(2002) will be reissued along with Prince's first official live albums from the tour that took place in between those two studio releases. Time will tell, but there’s remains a fan base ready and waiting.Legacy Recordings and The Prince Estate are partying like it's 2001-2002! On April 17, The Rainbow Children (2001) and One Nite Alone. Supposedly he was readying one of those live shows for release at the time of his death. With that now in hand, an official issue of one of the solo piano concerts he was giving near the end of his life would complete a triptych of the Quiet Prince (with Piano & A Microphone as prelude). At that time (writing about the official release of the much bootlegged Piano & A Microphone) I mentioned the One Nite Alone set as something deserving of reissue. As I’ve said in these pages before, there is plenty of material Prince sanctioned for limited release that most people haven’t heard without the estate dipping into the reject boxes of the fabled Vault.
#PRINCE ONE NITE ALONE BOX SET PLUS#
It’s not a collection that’s heavy on hits, but 11-minute versions of “Peach” and “Joy in Repetition” more than make up for it.Įven before the set’s release at the end of May, talk was moving through fan boards and videos about a planned eight-CD or 13 LP plus DVD reissue of the 1987 double LP Sign O’ the Times, speculated to include three discs of unreleased material. They’re not exactly a jazz band, and they’re not trying to play jazz, but they can sit within and wander out of a groove like the best of them.

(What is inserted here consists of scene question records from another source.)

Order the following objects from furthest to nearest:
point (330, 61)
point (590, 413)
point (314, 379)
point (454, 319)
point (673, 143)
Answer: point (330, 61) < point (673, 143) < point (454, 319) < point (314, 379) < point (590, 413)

For such a powerhouse performer, Prince rarely released live recordings, and the 2002 version of the New Power Generation-including Greg Boyer, Shelia E., Renato Neto, Maceo Parker and Rhonda Smith-was a band able to meet his whims and demands. The set includes the three live CDs (concert and after-show) from the original release and adds the previously separate DVD release Prince Live at the Aladdin Las Vegas. The brief record, just over half an hour, will almost certainly continue to languish in the shadows of the terrific new Up All Nite With Prince: The One Nite Alone Collection box set, but it will at least get better distribution under the Prince estate’s limited time arrangement with Warner Bros. Musically, One Nite Alone… is a beautiful piece of work: long, floating melody lines, layered vocals and ethereal piano with bits of synthesizer and occasional drums.
But Prince’s lyrics don’t always survive close scrutiny. There’s also a rather surprising track (“Avalanche”) calling Abraham Lincoln to task for not going far enough to guarantee equality for emancipated slaves. There is what can be taken as Prince’s definitive take on Joni Mitchell’s “A Case of You” (a song he’d recorded before and a staple of live shows) and a perhaps less expected paean to virginity (“Young and Beautiful”), which shows his latter-day maturity, if not without a bit of a leer. The 10 on One Nite Alone… tracks are, unsurprisingly, mostly love songs, love found and love lost. And as opposed to the 1983 session released in 2018 as Piano & A Microphone, both are very much completed and produced albums. One Nite Alone… was included in the fan club edition of the box set One Nite Alone … Live!, and where The Truth is quick and clever, One Nite Alone… is intimate and understated.
The Truth is a sometimes playful, sometimes political, generally upbeat record that was included as disc 4 in a hodgepodge of unreleased tracks on 1998’s Crystal Ball. They may or may not have stuck around, but a little push into the wider consciousness would have helped to restore the reputation of being a vibrant and multi-faceted artist that Prince seemed only so concerned with maintaining. The former is essentially a guitar album, the latter a piano set, and both could have found listeners around the realms of Tori Amos and Fiona Apple fandom. Two of the most sadly overlooked of his post major label, self-released albums are a pair of more-or-less solo acoustic albums, The Truth and One Night Alone, both buried as “bonus” discs in some (but not all) versions of poorly distributed box sets. Which is a shame, because he consistently released gems-from hard funk jams to sensitive singer-songwriter sides-that would have appealed to different demographics, if only they’d been heard. Without real A&R guidance, and while alternately eschewing and being denied media coverage, Prince didn’t readily reach new-or lapsed-fans. There aren’t many musicians who can play Madison Square Garden without a record contract.īuilding on that base, however, was a different matter. While existing largely outside the music industry (or within the micro-industry he built), Prince maintained a substantial and remarkably faithful fan base. Years after he was getting regular radio play, his albums were still charting and his concerts selling out.